Selanjutnya dalam Pasal 280, terminologi "pengadilan" masih digunakan, yang potensial dimaknai sebagai ketua pengadilan. Padahal jika yang dituju adalah tindakan yang terjadi saat persidangan berlangsung, sebaiknya subyek yang diatur untuk memberi perintah adalah "hakim ketua sidang" sebagai pemegang otoritas sesuai KUHAP dan berbagai ketentuan hukum acara.
Secara keseluruhan rumusan Pasal 280 sama, meski dengan tambahan 1 huruf, dimana sebagian (huruf b dan c) diperluas tidak hanya terhadap hakim, tetapi juga aparat penegak hukum, petugas pengadilan, atau persidangan, serta kedua ketentuan tersebut (huruf b dan c) dipertegas sebagai delik aduan.
Kadafi menyebut berbagai pertimbangan KY dalam masukannya ke pemerintah sepertinya masih relevan, seperti penggunaan frasa 'untuk kepentingan proses peradilan', 'bersikap tidak hormat', dan 'menyerang integritas' berikut penjelasannya yang cenderung subyektif dan luas, dan potensial menjadi disinsentif bagi pencari keadilan untuk bersikap kritis terhadap perilaku hakim.
"Karenanya masukan KY adalah agar diatur pula mengenai keberadaan Tata Tertib Persidangan yang memang diamanatkan oleh Pasal 231 ayat (2) KUHAP. Berbagai frasa di atas bisa diberi ruang lingkup dan batasan yang lebih obyektif dalam Tata Tertib Persidangan, dimana Mahkamah Agung dapat menyusunnya secara partisipatif, yang akan menjadi acuan hakim ketua sidang untuk menjaga dan menegakkan kelancaran dan ketertiban sidang," ucap Kadafi.

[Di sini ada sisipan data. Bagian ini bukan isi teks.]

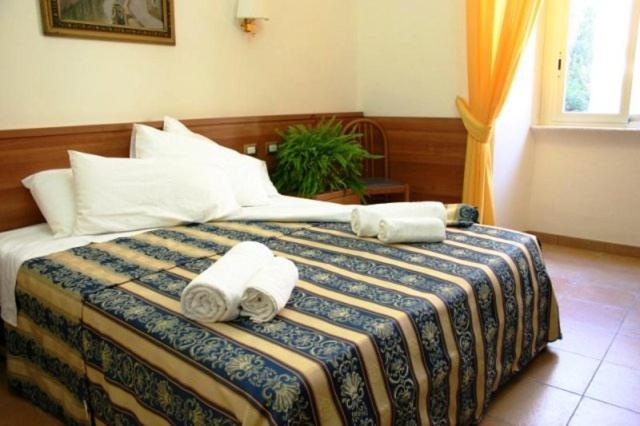 Двухместный (Улучшенный двухместный номер с 1 кроватью или 2 отдельными кроватями) отеля Hotel Bolognese, Рим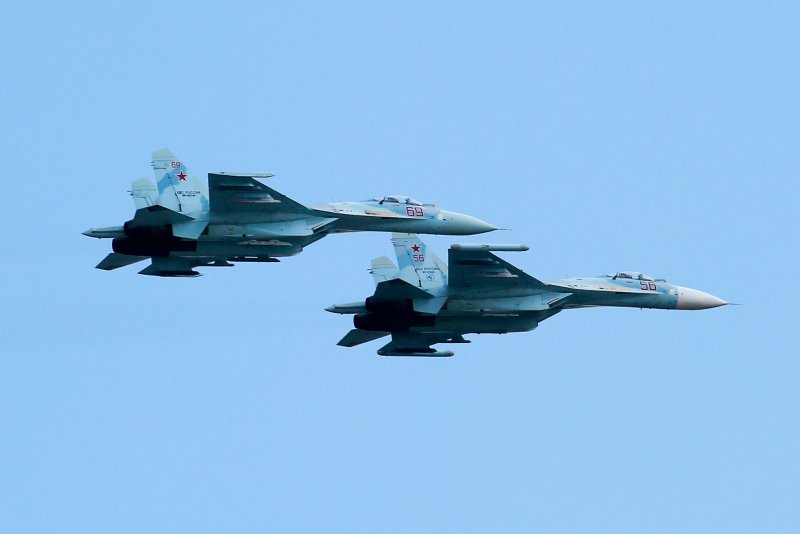 Самолет Су 30 перехватил разведчик США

Walau demikian, pasal menyangkut perekaman di dalam persidangan yang disepakati oleh pemerintah dan DPR sudah sejalan dengan masukan KY. KY meyakini perekaman inu penting dalam menindaklanjuti dan memutus ada tidaknya pelanggaran KEPPH ketika ada laporan masyarakat.
"Yang sudah sejalan dengan masukan KY adalah tindakan perekaman sidang tidak lagi dikategorikan sebagai tindak pidana," ujar Kadafi.